Monday, October 11, 2010
day to day
day to day...
i've come to realize that i'm feeling the way i used to those months ago. when i didn't really care and i wasn't stressed about the situation but completely happy in it. ps: i don't like it when he points out my happiness sometimes because its embarrassing and i don't always know if he's as happy as i am. that's no really a justification just a poor excuse. but true nonetheless. but it is nice to be this kind of happy. its been a while since i've been this kind of happy with him, and its almost like being home again. i missed the laughs, the teasing, the music, and just the natural fun in having a genuine conversation where i didn't have to be self conscience of my thoughts.
i do still hold back, but its never intentionally its just something i do without really thinking about it sometimes because i think i'm scared of letting myself have all these feelings for him again because every time i do, he pushes me away. and if i could be secure in the idea that he isn't going to jump ship when he gets the opportunity to, then i probably wouldn't be so "proceed with caution" the way i am. i know i'll get over it sooner than later, mainly because i know i'm going to need to if i can finally give this relationship all i have to give. and i'm starting to feel myself getting back to that place and its nice.
i wanna be on a jet plane that takes me straight to your arms.

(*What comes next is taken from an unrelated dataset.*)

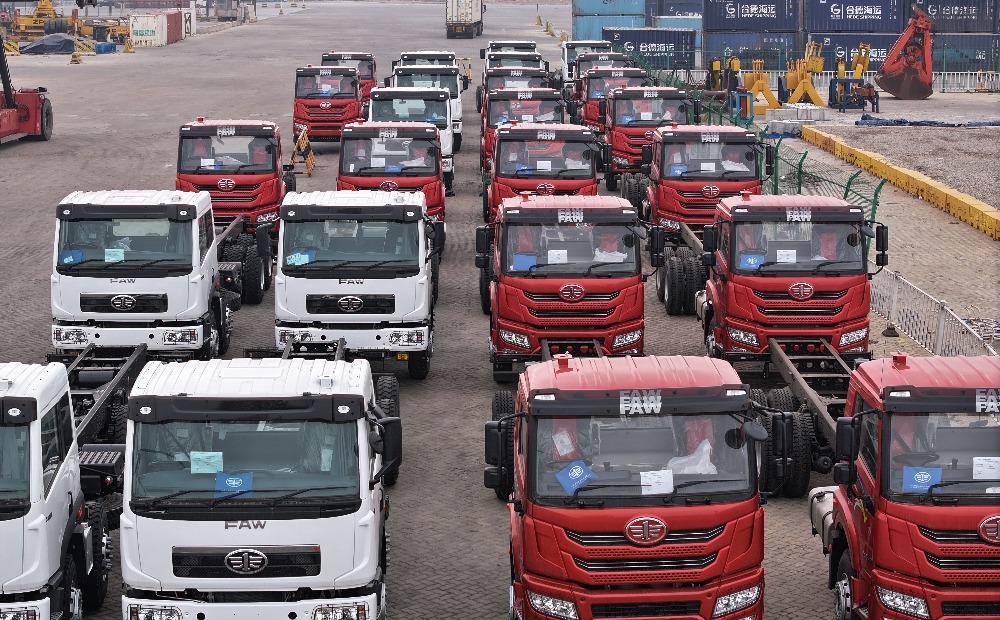 潍坊港柬埔寨航线正式开通 首次批量出口75辆工程车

i was feeling really restless about the whole thing but now that i've gotten myself back up again and trying to get out there again with all this, i'm feeling a lot better about it. not because i know i'm going to find something but because i have faith in myself to work hard to find whatever i need to find to get myself somewhere. and it feels good to know i'm trying. which always has be wondering why people don't try for things more. it is a very liberating feeling to try for something or someone even if it turns out completely horrible the fact of knowing that you tried with everything you have should be satisfying. or at least for me it is but that could just be me. some times it can feel inefficient but on the other hand if my best couldn't be the best for something or someone then it is what it is. and someone or something else will think i'm completely amazing at my best. or i can at least hope it is.

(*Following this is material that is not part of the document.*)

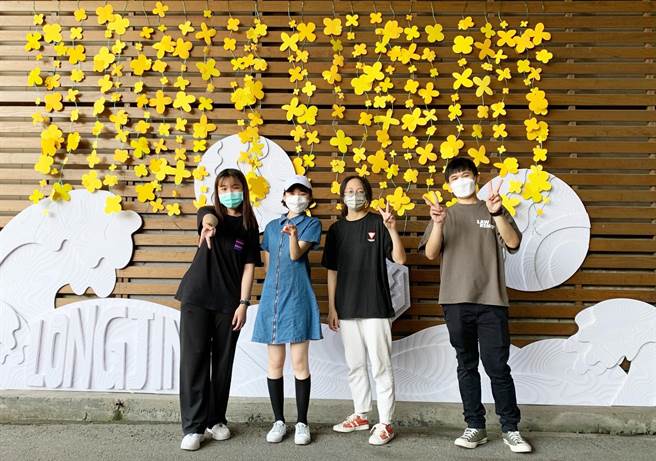 弘光创艺节「海海百味」，学生在龙井农会设计装置艺术。（弘光科大提供）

they told me another had bit the dust. i wasn't necessarily surprised but it had me thinking what i would do if it was me. what kind of reaction would i have if i got the test and it came up positive. would i keep it? but then i realized that i can't answer any of those questions without the circumstances. who would be the father? where would i be? what would i be doing? or trying to do? i could put it in my situation now but it almost seems too unrealistic. i guess i'll just have to cross that bridge if it ever gets built.
my hopes are building up. i feel them and it almost really scares the crap out of me, and i would say that means something but its never really stopped me before. i could be the most scared i've ever been but find myself running to jump out of the plane. sometimes i wish i wasn't always that way and so impulsive, but then again i would have missed out on a lot of important things in my life if i was any different. she said the best relationship is the one that encourages you and inspires you to be what you always hoped you would be. i agree with that. and i think it might be true for me. i can hope that its true for him. but i guess that's just something to find out.